BENJAMIN ZACK/Standard-Examiner

Bennett Thurgood points out where the ground level used to be on the back of his Ogden home on Thursday Jan. 19, 2017. The hillside below Thurgood’s Shadow Valley home has been washing away for more than year. The costs to secure the house and rebuild the failed retaining wall far exceed the value of the home.

He remembers the day last spring, after a wet spell, when a big chunk of the support wall fell. The family was still living in the home and his two kids were outside playing, though they weren’t hurt.

“All of a sudden you could hear what sounded like an earthquake,” Thurgood said. Thereafter, his children remained leery about playing outside, “worried about the yard slipping off some more.”

It’s unclear what will become of the structure, full of cracks in walls and other imperfections as the slope outside erodes.

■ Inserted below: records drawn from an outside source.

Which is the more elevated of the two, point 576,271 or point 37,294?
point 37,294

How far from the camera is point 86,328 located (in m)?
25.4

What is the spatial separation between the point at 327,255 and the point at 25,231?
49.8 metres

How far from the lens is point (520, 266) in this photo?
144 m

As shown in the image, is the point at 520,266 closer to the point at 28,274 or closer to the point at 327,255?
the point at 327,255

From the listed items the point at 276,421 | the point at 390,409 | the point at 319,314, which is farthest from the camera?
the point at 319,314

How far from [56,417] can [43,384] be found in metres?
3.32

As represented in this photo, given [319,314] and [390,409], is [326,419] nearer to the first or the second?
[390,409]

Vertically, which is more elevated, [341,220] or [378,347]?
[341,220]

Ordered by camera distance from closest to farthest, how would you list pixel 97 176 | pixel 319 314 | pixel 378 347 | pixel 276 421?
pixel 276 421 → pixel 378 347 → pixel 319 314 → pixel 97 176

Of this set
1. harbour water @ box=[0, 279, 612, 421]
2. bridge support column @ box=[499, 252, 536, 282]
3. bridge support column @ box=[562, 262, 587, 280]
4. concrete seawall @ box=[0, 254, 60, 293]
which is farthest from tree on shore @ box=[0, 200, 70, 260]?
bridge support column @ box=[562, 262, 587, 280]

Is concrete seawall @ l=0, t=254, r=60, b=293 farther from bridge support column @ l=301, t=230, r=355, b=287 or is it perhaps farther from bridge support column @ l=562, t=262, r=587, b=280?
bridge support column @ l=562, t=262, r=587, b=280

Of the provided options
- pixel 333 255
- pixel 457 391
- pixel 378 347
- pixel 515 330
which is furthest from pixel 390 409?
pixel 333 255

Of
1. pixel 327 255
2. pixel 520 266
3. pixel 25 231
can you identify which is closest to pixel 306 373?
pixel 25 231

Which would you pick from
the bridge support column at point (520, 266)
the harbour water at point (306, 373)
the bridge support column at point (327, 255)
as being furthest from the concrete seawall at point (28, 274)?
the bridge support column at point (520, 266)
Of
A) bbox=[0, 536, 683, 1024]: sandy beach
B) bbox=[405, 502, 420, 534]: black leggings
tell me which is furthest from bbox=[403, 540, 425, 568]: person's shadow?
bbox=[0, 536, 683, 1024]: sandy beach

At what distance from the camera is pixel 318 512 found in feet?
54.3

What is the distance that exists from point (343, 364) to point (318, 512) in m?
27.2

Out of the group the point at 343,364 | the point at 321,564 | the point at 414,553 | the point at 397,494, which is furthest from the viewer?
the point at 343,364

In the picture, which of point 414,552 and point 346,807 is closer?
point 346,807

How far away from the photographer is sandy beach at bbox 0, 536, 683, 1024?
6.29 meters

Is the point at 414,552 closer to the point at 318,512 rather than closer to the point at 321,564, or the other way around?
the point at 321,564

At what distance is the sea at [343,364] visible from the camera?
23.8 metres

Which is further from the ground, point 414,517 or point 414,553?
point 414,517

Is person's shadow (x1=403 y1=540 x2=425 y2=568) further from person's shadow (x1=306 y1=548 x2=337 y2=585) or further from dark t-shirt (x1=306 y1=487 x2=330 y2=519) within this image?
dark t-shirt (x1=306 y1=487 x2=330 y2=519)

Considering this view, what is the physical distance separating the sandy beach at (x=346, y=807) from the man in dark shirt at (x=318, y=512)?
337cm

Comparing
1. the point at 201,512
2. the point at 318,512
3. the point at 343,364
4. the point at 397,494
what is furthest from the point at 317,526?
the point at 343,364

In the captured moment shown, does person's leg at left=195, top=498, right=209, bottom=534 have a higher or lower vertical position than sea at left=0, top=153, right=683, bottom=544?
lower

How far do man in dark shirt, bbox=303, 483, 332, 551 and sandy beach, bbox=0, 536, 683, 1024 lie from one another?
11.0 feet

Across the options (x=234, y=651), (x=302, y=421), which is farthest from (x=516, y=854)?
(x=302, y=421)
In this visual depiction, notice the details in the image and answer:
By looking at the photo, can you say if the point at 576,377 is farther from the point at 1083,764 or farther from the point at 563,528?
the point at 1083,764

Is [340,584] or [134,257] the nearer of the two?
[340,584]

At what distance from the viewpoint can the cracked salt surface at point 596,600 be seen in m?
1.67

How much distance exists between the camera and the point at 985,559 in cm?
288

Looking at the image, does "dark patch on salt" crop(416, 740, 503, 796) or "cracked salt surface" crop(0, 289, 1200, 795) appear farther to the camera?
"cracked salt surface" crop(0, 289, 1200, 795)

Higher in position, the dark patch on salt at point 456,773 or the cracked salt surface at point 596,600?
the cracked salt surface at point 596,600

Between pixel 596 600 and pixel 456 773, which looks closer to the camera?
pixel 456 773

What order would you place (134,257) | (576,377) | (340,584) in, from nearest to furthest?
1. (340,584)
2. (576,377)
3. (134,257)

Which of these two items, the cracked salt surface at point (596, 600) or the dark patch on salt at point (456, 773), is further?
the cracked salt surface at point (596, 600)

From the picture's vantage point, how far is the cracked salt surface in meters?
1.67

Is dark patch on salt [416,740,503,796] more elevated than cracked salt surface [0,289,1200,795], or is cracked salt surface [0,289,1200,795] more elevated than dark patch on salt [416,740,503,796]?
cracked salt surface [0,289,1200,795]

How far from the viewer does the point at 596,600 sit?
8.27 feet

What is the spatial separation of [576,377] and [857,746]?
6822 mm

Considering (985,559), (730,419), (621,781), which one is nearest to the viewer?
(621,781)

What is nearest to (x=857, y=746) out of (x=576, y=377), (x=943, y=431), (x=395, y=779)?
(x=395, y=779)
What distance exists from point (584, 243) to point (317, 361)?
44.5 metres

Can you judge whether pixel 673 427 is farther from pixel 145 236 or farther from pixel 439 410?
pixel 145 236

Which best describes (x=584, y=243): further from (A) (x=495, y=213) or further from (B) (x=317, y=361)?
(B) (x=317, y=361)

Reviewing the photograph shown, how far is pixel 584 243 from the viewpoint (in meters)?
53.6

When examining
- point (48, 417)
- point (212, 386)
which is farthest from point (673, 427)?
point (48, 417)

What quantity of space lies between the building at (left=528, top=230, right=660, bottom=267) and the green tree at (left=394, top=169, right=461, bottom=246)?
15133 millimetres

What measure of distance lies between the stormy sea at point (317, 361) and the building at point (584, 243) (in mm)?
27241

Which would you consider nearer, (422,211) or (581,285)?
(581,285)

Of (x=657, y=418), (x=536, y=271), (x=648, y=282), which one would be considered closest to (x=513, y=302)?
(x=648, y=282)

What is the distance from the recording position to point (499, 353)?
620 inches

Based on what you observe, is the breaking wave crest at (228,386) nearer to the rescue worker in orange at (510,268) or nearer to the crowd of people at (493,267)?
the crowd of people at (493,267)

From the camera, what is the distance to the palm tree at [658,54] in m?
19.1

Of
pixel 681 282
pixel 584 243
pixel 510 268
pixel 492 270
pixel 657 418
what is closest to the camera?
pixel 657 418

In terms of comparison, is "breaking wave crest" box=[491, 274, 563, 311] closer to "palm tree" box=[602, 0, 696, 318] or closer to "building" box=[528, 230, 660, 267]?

Thus far, Thurgood, a salesman for a company that makes water distribution systems for contractors and others, figures he’s sunk $1 million into the structure, factoring its construction and, now, legal costs. It would cost more than what it’s worth to repair the retaining wall and secure the structure, he reckons, and these days his focus seems to be elsewhere.

“I would just like compensation, anything to get my life back. It’s just been an exhausting process,” he said.